Hi! I was developing a loadable kernel driver based on jetson-rdma-picoevb, using GPUDirect. The driver was tested with R35.2.1, but I’m migrating to R36.3 (Jetpack 6).
In the GPUDirect documentation, there is a section called changes in Cuda 12.2 that reports the deprecation of the nv_peer_mem, and the new module nivida_peermem.
I searched on my system, and I can see the module on nvidia-oot folder. I understand the nv_peer_mem should be in this directory, and there would be an nvidia_peermem anywhere, but it does not yet exist.

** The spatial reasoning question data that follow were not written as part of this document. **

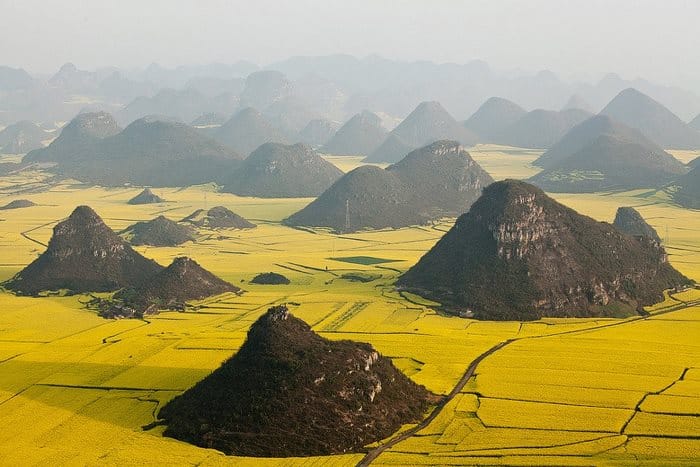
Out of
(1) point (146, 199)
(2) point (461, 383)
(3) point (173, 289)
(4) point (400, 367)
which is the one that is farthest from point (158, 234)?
(2) point (461, 383)

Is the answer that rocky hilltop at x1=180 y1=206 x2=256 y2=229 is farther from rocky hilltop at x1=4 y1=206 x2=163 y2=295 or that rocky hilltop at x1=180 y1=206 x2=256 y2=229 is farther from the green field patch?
rocky hilltop at x1=4 y1=206 x2=163 y2=295

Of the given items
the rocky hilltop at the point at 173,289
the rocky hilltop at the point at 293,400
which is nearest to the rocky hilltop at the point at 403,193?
the rocky hilltop at the point at 173,289

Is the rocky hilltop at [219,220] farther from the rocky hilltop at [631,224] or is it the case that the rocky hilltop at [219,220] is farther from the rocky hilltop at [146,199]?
the rocky hilltop at [631,224]

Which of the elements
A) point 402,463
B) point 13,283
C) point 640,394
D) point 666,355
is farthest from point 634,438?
point 13,283

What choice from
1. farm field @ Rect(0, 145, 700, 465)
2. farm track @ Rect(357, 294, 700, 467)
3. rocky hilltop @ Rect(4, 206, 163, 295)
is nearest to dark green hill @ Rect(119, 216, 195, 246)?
farm field @ Rect(0, 145, 700, 465)

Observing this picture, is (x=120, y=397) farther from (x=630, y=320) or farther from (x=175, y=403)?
(x=630, y=320)

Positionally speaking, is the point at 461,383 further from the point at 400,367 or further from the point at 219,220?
the point at 219,220
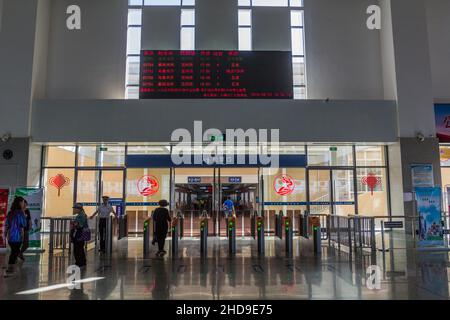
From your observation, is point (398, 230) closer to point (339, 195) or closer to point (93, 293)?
point (339, 195)

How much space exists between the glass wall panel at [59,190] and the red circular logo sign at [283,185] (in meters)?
7.55

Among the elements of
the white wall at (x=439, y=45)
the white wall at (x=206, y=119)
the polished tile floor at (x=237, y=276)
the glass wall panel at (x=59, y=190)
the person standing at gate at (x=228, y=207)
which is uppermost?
the white wall at (x=439, y=45)

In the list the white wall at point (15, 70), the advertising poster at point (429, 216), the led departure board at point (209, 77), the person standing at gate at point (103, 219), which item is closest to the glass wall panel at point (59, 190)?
the white wall at point (15, 70)

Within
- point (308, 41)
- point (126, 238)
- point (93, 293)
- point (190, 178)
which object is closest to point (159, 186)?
point (190, 178)

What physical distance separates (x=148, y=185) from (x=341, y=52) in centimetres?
883

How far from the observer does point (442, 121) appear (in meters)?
14.7

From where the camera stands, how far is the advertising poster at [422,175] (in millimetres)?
13438

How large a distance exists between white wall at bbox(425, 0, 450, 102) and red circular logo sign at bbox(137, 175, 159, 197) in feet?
36.1

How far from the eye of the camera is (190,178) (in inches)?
579

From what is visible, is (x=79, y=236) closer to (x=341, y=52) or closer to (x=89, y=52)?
(x=89, y=52)

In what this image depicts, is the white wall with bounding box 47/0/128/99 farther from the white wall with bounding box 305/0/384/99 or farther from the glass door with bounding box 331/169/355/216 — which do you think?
the glass door with bounding box 331/169/355/216

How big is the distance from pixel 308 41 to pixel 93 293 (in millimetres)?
12270

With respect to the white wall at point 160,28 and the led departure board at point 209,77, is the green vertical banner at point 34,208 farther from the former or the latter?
the white wall at point 160,28

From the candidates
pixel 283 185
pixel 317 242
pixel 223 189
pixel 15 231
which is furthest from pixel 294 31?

When I tried to build my driver, a fatal error was raised:
linux/nv-p2p.h: No such file or directory
I tried the Using Nvidia Peermem but I can’t understand, there is a info popup:
Note: If the NVIDIA GPU driver is installed before MLNX_OFED, the GPU driver must be uninstalled and installed again to make sure
nvidia-peermem
is compiled with the RDMA APIs that are provided by MLNX_OFED.
It’s not clear for me. I found at some topics: “nvidia-jetpack contains all drivers and essential softwares”. So, I uninstalled using “apt autoremove --purge nvidia-jetpack”, and I installed the MLNX_OFED with success. After this, I installed the nvidia-jetpack again. However, there is not any nvidia-peermem module yet.
But, I installed manually the nvidia-driver-550 and the module nvidia-peermem was installed, obviously I can’t use this, because it’s not compiled to arm.
What are my mistakes? How can I configure the GPUDirect with this jetpack version?? Do I have to decrease my jetpack version???